Likewise, many of us have been taught helplessness through example or because we've experienced so much abuse, neglect, pain, and disappointment that we no longer believe healing is possible because we feel we've tried everything. We begin to feel beaten down and hopeless. This is learned helplessness, and while it's not our fault, it CAN be overcome with a trauma informed approach. We CAN heal trauma when we balance grit, resilience, and learned optimism as skills that can be cultivated with self-compassion and body based resiliency techniques. With the right tools, healing is possible! 

Breakdown of Episode
1:15 Introduction to the Episode and Topic
3:58 Why a Balanced Approach to Healing Trauma is Important 
29:43 What's Grit and Resilience Got to Do With It? 
35:29 What Is Learned Helplessness?
45:12 The Spoon Theory
49:14 Ways to Build Resilience

Bulleted List of Resources

  • Building Your Resilience by the APA references the definition of resilience. This article discusses how resilience is a skill that can be learned to heal trauma. 
  • What is Learned Helplessness and Why Does it Happen by Kendra Cherry in Very Well Mind gives a definition and explanation of learned helplessness. Learned helplessness is a research based concept that is the opposite of resilience.
  • Learned Optimism: How to Change Your Mind and Your Life by Martin Seligman is a book I recommended in the podcast.

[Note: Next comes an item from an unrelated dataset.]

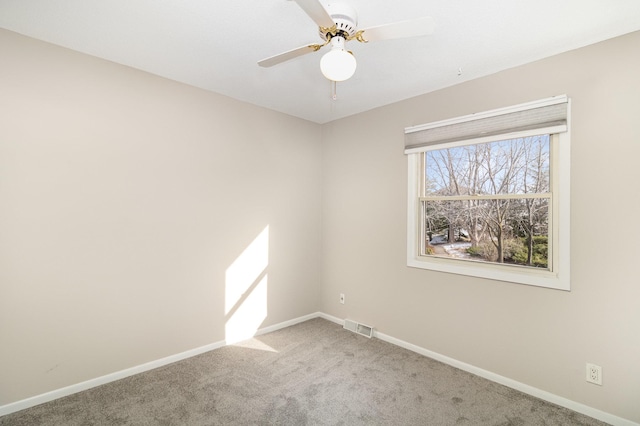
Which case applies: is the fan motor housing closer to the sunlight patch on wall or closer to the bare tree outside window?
the bare tree outside window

It gives you a more detailed approach to overcoming learned helplessness and learn resilience. 
  • The Spoon Theory by Christine Miserandino is a famous article I referenced in the podcast that discusses how many of us do have realistic limitations that we must work with, but I also mention that we still have a lot of control, agency, and power to heal and grow. 
  • The Trauma Resiliency Model: A 'Bottom-Up' Intervention for Trauma Psychotherapy by Linda Grabbe and Elaine Miller-Karas in the Journal of Psychiatric Nurses Association is an article I mentioned in the podcast that gives you the science behind resilience to heal trauma and a research based model of nine steps to apply resilience to trauma.

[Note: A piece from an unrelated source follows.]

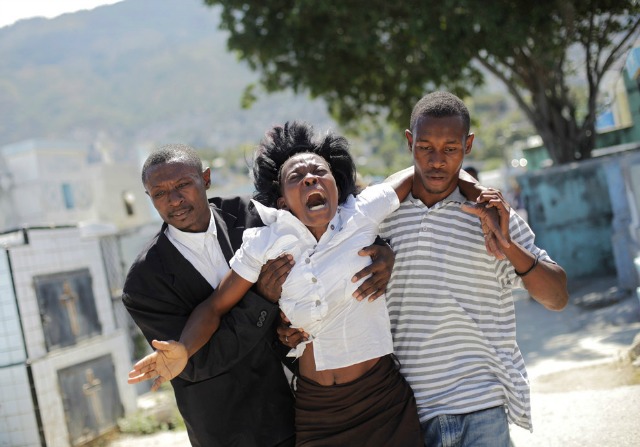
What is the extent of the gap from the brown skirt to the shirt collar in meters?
0.73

  • Trauma Resiliency Model: Why Trauma Rehab Therapy Might Be Right for You by The Dawn Rehab is an article that discusses the nine steps in the Trauma Resiliency Model (TRM) in layman's terms so you can research them and apply them to your own trauma recovery. 
  • Growth After Trauma by Richard G. Tedeschi gives you research based steps you can use as you heal and become more resilient. Note that you won't go through these linearly, but may go back and forth and in and out of these, but will do the latter steps more as you heal.